The 1937 opening was a bombastic affair that coincided with the opening of a “Great German Art Exhibition” featuring “Blut und Boden” (Blood and Soil) works of party artists. These naturalistic pieces reflected an aesthetic common to other fascist societies. At the same time, Hofgarten gallery across the street showed the infamous “Degenerate Art” show, featuring work by avant-garde artists such as Max Beckmann and Oskar Schlemmer alongside derisive commentary. Such paintings had been removed from museums and ateliers upon the Nazi seizure of power for being “un-German” or “Bolshevist.” Most were burned or sold to foreign collectors, but the few remaining in Germany were intended to be used as frightening evidence of society’s supposed decay during the Weimar period. The exhibition toured Germany, and was viewed by huNindreds of thousands. In the meantime, the Haus der deutschen Kunst continued to host yearly exhibits of “Great German Art” until 1944.

The next year, the American army reached Munich to find the Haus der deutschen Kunst hidden under camouflage netting. It had survived the war largely intact and the Americans quickly moved in to make use of the large structure. Parts were used for administrative offices and for a mess hall. The former Ehrenhalle (hall of honor) in the building’s center was converted into an officers’ club. Since the party-friendly American officers had trouble wrapping their tongues around its address—Prinzregentenstrasse 1—the spot became known in shorthand as “P1.” (Now located in the building’s west wing, the famous nightclub did not reach the height of its popularity until the 1980s, when restaurateur Michael Käfer brought a Studio 54 sensibility back to Germany.)
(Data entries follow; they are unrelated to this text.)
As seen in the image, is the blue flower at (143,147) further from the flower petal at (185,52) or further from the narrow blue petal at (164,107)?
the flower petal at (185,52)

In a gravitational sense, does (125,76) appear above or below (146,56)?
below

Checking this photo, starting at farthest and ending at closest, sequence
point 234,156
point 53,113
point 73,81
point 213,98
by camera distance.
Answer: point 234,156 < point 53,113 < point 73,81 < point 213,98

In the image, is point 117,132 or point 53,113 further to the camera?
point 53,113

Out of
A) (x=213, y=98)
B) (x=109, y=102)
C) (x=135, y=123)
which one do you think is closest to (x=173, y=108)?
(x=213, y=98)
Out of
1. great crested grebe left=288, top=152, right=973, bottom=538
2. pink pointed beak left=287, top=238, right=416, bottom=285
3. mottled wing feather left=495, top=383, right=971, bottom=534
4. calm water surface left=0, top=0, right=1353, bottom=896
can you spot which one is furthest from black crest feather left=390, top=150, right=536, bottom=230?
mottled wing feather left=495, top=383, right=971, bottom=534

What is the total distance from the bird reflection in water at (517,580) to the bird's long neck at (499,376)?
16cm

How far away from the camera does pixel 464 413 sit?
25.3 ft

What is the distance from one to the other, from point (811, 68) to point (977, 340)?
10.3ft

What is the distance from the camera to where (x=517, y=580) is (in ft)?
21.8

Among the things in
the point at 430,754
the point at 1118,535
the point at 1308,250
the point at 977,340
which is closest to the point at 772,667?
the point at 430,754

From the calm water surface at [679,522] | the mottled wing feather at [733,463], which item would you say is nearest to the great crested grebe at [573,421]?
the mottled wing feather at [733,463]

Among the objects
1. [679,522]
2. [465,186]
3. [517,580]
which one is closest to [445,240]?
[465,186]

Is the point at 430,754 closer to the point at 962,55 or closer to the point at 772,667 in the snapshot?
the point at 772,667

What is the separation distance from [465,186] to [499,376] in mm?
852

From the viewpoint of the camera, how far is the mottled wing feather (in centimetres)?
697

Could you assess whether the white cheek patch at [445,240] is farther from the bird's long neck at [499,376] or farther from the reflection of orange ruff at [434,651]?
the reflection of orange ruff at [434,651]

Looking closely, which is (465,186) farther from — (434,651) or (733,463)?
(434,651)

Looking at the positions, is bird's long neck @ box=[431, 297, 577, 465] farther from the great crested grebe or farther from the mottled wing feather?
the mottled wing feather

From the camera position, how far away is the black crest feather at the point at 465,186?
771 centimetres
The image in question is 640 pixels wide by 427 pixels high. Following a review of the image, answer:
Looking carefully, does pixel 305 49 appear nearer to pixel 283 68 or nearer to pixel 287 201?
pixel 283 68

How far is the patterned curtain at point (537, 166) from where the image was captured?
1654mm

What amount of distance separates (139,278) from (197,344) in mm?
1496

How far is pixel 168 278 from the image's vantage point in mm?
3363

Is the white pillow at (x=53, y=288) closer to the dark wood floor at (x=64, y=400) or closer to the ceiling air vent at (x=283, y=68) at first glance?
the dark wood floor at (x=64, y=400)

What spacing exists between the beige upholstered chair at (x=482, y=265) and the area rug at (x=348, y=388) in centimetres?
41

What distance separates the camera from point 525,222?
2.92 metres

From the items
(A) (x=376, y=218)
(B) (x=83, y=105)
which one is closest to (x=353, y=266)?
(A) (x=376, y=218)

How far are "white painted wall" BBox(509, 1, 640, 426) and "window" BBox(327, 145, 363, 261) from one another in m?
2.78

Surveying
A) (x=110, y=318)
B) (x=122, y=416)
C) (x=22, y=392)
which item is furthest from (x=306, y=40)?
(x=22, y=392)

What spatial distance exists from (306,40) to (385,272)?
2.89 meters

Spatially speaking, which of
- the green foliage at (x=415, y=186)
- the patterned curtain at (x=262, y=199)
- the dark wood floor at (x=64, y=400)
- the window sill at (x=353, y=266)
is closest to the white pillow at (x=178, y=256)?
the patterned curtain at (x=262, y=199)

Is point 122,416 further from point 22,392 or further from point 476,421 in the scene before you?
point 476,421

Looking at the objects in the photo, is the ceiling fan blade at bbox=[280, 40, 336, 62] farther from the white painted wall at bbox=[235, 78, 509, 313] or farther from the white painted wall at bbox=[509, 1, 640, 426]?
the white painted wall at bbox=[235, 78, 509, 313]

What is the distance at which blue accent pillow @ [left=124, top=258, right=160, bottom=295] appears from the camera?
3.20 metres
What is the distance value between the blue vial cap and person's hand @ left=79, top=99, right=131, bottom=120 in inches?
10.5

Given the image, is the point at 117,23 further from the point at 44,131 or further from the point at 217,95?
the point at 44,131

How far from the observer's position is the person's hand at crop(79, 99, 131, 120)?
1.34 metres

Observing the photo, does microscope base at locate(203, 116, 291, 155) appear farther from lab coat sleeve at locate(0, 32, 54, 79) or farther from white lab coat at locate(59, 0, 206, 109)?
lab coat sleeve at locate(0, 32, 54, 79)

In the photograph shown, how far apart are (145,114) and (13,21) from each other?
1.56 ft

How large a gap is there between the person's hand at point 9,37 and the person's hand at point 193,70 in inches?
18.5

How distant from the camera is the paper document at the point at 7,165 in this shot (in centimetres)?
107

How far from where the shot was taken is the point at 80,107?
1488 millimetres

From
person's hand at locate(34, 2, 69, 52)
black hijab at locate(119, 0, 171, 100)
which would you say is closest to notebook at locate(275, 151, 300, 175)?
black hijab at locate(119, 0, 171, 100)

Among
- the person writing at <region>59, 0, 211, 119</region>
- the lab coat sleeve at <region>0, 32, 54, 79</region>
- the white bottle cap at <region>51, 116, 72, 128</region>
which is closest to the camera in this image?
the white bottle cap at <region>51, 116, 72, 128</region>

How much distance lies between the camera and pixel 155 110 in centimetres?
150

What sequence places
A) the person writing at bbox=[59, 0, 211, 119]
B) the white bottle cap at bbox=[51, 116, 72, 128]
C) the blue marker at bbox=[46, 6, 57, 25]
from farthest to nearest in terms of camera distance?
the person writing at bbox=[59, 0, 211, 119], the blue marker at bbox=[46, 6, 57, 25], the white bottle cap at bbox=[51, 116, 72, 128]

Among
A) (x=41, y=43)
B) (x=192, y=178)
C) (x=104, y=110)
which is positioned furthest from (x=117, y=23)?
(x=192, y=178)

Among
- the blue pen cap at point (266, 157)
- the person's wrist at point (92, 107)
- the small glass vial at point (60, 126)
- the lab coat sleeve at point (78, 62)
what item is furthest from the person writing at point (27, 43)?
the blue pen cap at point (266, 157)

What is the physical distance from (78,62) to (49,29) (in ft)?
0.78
As early as 1946, exhibitions came back to the building, now known simply as the Haus der Kunst (House of Art). In 1949, it hosted a huge show featuring formerly banned works by Kandinsky, Matisse, Picasso, Braque and others. Art critics and the public alike were delighted at the building’s re-appropriation. Under the leadership of Peter A. Ade, the building continued to house groundbreaking international modern art throughout the 1950s: Frank Lloyd Wright, Cezanne, Nolde, Le Corbusier, and Chagall were among the many who showed their work there. It also housed the modern art collection of the State of Bavaria until the Pinakothek der Moderne opened in 2000. Since then, directors Ade, Vitali, and Dercron have brought dynamic temporary exhibitions of groundbreaking international modern art, defying the building’s original purpose as a monument to Nazi ideology.